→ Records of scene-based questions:
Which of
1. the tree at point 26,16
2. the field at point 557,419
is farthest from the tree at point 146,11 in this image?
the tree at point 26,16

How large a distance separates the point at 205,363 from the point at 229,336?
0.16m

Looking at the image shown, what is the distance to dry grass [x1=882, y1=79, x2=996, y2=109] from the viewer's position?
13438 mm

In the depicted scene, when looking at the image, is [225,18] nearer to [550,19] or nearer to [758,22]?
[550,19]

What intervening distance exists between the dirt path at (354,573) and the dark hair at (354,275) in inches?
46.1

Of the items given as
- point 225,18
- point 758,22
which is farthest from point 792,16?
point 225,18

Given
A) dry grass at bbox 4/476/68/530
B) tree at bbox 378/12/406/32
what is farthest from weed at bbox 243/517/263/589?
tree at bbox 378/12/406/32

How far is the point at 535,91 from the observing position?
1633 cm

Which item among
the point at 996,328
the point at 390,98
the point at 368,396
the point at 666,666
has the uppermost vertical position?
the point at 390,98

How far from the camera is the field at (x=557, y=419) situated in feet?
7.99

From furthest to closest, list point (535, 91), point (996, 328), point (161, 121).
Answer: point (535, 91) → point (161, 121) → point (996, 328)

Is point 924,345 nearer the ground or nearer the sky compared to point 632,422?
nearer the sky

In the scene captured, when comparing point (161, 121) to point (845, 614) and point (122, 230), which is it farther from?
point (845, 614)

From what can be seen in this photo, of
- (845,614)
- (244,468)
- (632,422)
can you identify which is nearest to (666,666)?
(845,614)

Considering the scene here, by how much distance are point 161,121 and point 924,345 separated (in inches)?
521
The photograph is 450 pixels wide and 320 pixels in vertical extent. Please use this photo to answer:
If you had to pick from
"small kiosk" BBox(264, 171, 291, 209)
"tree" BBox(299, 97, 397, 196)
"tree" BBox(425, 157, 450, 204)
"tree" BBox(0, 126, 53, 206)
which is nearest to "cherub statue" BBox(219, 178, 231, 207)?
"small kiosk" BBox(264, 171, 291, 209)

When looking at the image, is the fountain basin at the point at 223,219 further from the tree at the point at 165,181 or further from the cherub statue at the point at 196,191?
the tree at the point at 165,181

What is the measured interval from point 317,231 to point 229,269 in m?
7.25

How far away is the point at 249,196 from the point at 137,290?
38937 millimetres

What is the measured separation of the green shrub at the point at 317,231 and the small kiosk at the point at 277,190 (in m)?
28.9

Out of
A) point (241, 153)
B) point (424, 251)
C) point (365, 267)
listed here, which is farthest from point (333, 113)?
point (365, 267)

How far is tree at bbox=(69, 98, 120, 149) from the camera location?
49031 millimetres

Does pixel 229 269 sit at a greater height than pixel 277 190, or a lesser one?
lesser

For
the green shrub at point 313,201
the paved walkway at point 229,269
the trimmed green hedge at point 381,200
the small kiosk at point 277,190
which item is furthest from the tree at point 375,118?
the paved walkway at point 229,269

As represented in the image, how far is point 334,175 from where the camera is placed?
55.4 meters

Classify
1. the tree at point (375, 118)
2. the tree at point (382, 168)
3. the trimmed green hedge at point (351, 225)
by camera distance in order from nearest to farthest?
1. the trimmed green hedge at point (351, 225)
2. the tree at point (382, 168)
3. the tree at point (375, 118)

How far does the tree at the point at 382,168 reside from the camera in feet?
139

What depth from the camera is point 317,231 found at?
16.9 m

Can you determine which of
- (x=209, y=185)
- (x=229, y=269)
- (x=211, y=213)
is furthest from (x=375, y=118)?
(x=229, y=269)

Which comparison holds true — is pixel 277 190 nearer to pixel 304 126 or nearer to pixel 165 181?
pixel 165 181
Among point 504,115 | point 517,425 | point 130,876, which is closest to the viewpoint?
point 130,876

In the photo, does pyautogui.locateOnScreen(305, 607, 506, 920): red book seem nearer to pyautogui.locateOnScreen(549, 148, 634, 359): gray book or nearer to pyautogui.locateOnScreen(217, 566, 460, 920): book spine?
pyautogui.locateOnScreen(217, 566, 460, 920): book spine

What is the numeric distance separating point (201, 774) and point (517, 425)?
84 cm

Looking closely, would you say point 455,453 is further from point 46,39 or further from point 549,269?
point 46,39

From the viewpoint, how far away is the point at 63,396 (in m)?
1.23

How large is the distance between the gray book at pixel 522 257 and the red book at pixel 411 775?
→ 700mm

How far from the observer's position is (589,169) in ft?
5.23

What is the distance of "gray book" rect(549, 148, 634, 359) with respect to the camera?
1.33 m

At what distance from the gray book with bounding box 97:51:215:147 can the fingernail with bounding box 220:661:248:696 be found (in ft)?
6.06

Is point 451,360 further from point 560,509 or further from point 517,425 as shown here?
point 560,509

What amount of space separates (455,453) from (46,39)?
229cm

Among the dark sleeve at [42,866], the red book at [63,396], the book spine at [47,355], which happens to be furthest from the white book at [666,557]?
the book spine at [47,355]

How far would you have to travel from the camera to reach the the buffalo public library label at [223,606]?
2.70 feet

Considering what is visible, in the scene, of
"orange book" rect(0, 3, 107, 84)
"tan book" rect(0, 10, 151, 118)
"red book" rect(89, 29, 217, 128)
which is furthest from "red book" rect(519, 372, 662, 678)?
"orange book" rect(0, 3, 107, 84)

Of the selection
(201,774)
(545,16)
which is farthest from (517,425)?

→ EXERCISE OBJECTIVE: Repeat all of the records above exactly as written.

→ SOLVED EXERCISE:
Which of
1. the tree at point 26,16
2. the field at point 557,419
is farthest from the tree at point 146,11 in this image?
the tree at point 26,16

How large a distance separates the point at 205,363 from the point at 229,336?
0.16m

Looking at the image shown, what is the distance to dry grass [x1=882, y1=79, x2=996, y2=109] from the viewer's position?
13438 mm

In the depicted scene, when looking at the image, is [225,18] nearer to [550,19] or nearer to [758,22]?
[550,19]

What intervening distance exists between the dirt path at (354,573) and the dark hair at (354,275) in inches?
46.1

Of the items given as
- point 225,18
- point 758,22
which is farthest from point 792,16?
point 225,18

Given
A) dry grass at bbox 4/476/68/530
B) tree at bbox 378/12/406/32
what is farthest from weed at bbox 243/517/263/589?
tree at bbox 378/12/406/32

How far is the point at 535,91 from the observing position?
1633 cm

Which item among
the point at 996,328
the point at 390,98
the point at 368,396
the point at 666,666
has the uppermost vertical position?
the point at 390,98

How far from the camera is the field at (x=557, y=419) situated in feet?
7.99

From furthest to closest, list point (535, 91), point (996, 328), point (161, 121).
Answer: point (535, 91) → point (161, 121) → point (996, 328)

Is point 924,345 nearer the ground or nearer the sky compared to point 632,422?
nearer the sky

In the scene captured, when comparing point (161, 121) to point (845, 614) and point (122, 230), which is it farther from?
point (845, 614)

From what can be seen in this photo, of
- (845,614)
- (244,468)
- (632,422)
can you identify which is nearest to (666,666)?
(845,614)

Considering the scene here, by how much distance are point 161,121 and point 924,345 separated (in inches)?
521
The photograph is 450 pixels wide and 320 pixels in vertical extent. Please use this photo to answer:
If you had to pick from
"small kiosk" BBox(264, 171, 291, 209)
"tree" BBox(299, 97, 397, 196)
"tree" BBox(425, 157, 450, 204)
"tree" BBox(0, 126, 53, 206)
which is nearest to "cherub statue" BBox(219, 178, 231, 207)?
"small kiosk" BBox(264, 171, 291, 209)

When looking at the image, is the fountain basin at the point at 223,219 further from the tree at the point at 165,181 or further from the cherub statue at the point at 196,191?
the tree at the point at 165,181

What is the measured interval from point 317,231 to point 229,269 in m?
7.25

How far away is the point at 249,196 from the point at 137,290?
38937 millimetres

What is the measured separation of the green shrub at the point at 317,231 and the small kiosk at the point at 277,190 (in m)?
28.9

Out of
A) point (241, 153)
B) point (424, 251)
C) point (365, 267)
listed here, which is farthest from point (333, 113)?
point (365, 267)

How far is tree at bbox=(69, 98, 120, 149) from the camera location?
49031 millimetres

Does pixel 229 269 sit at a greater height than pixel 277 190, or a lesser one?
lesser

For
the green shrub at point 313,201
the paved walkway at point 229,269
the trimmed green hedge at point 381,200
the small kiosk at point 277,190
which item is furthest from the tree at point 375,118?
the paved walkway at point 229,269

As represented in the image, how far is point 334,175 from where the camera is placed?
55.4 meters

Classify
1. the tree at point (375, 118)
2. the tree at point (382, 168)
3. the trimmed green hedge at point (351, 225)
by camera distance in order from nearest to farthest?
1. the trimmed green hedge at point (351, 225)
2. the tree at point (382, 168)
3. the tree at point (375, 118)

How far does the tree at the point at 382,168 reside from the camera in feet?
139

What depth from the camera is point 317,231 found at?
16.9 m

Can you determine which of
- (x=209, y=185)
- (x=229, y=269)
- (x=211, y=213)
is furthest from (x=375, y=118)?
(x=229, y=269)

Which comparison holds true — is pixel 277 190 nearer to pixel 304 126 or nearer to pixel 165 181?
pixel 165 181
Among point 504,115 | point 517,425 | point 130,876, which is closest to the viewpoint?
point 130,876

In the photo, does pyautogui.locateOnScreen(305, 607, 506, 920): red book seem nearer to pyautogui.locateOnScreen(549, 148, 634, 359): gray book or nearer to pyautogui.locateOnScreen(217, 566, 460, 920): book spine?
pyautogui.locateOnScreen(217, 566, 460, 920): book spine

What is the numeric distance separating point (201, 774) and point (517, 425)?
84 cm

Looking closely, would you say point 455,453 is further from point 46,39 or further from point 549,269?
point 46,39

From the viewpoint, how far away is the point at 63,396 (in m)?
1.23

How large is the distance between the gray book at pixel 522 257 and the red book at pixel 411 775?
→ 700mm

How far from the observer's position is (589,169) in ft?
5.23

What is the distance of "gray book" rect(549, 148, 634, 359) with respect to the camera?
1.33 m

At what distance from the gray book with bounding box 97:51:215:147 can the fingernail with bounding box 220:661:248:696 be found (in ft)?
6.06

Is point 451,360 further from point 560,509 or further from point 517,425 as shown here?
point 560,509

What amount of space separates (455,453) from (46,39)?
229cm

Among the dark sleeve at [42,866], the red book at [63,396], the book spine at [47,355], which happens to be furthest from the white book at [666,557]?
the book spine at [47,355]

How far would you have to travel from the camera to reach the the buffalo public library label at [223,606]?
2.70 feet

Considering what is visible, in the scene, of
"orange book" rect(0, 3, 107, 84)
"tan book" rect(0, 10, 151, 118)
"red book" rect(89, 29, 217, 128)
which is furthest from "red book" rect(519, 372, 662, 678)?
"orange book" rect(0, 3, 107, 84)

Of the selection
(201,774)
(545,16)
which is farthest from (517,425)?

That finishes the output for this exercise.